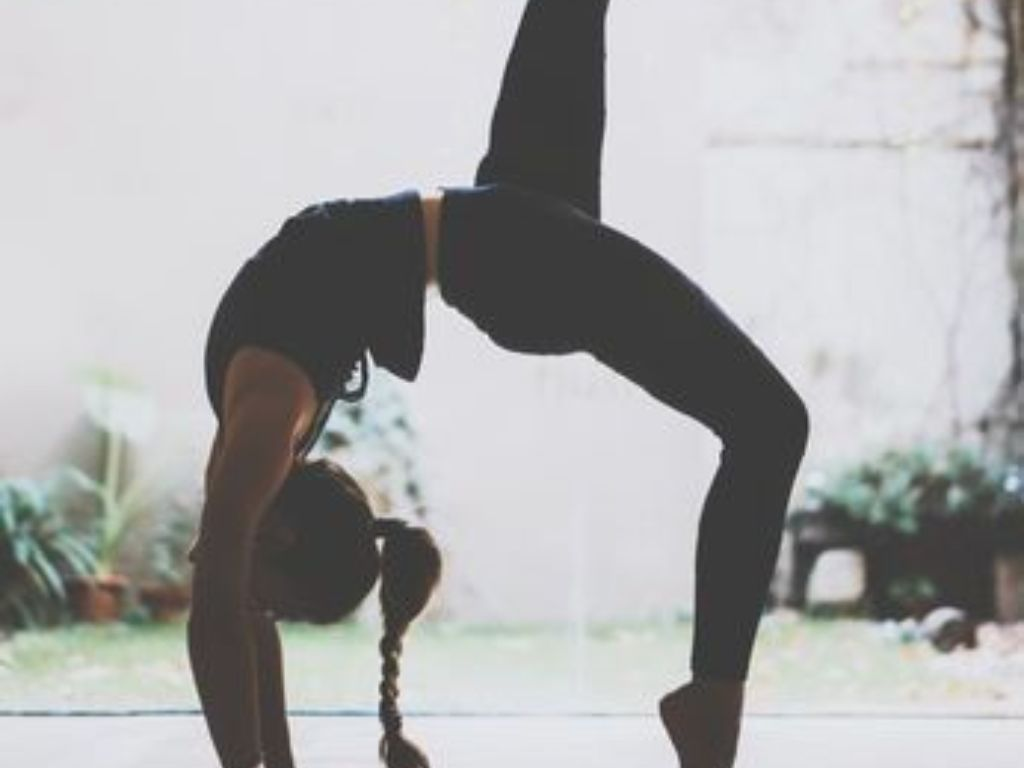 Yoga Poses For 2 Uk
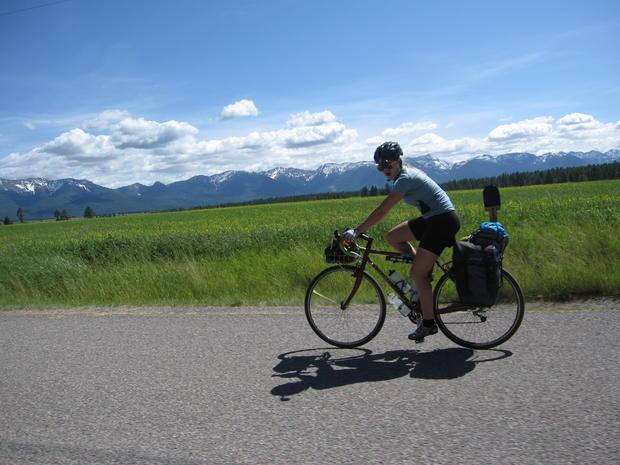 Cross-country bike ride honors dad, 9/11 victim - Photo 1 ...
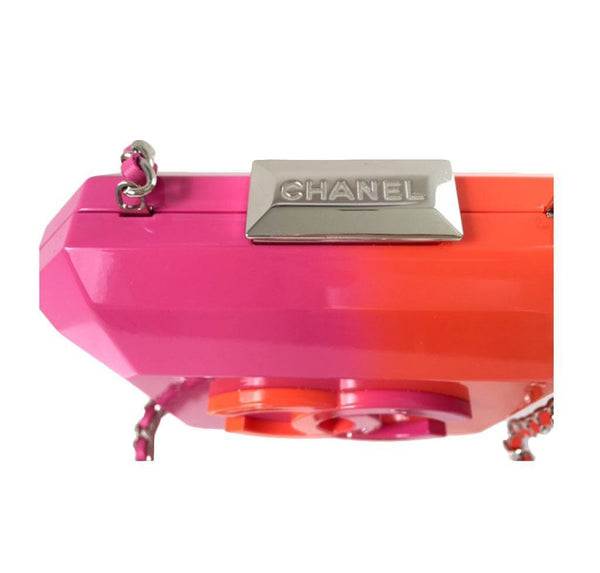 Chanel minaudiere ombre red pink new detail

###

- **REQUIRED ACTION**
Pictures stay out; retype only the lines from the line containing "Cross-country bike ride" through the end of the listing, inclusive, exactly as they appear.

- **ANSWER TO THIS PROBLEM**
 Cross-country bike ride honors dad, 9/11 victim - Photo 1 ...
 Chanel minaudiere ombre red pink new detail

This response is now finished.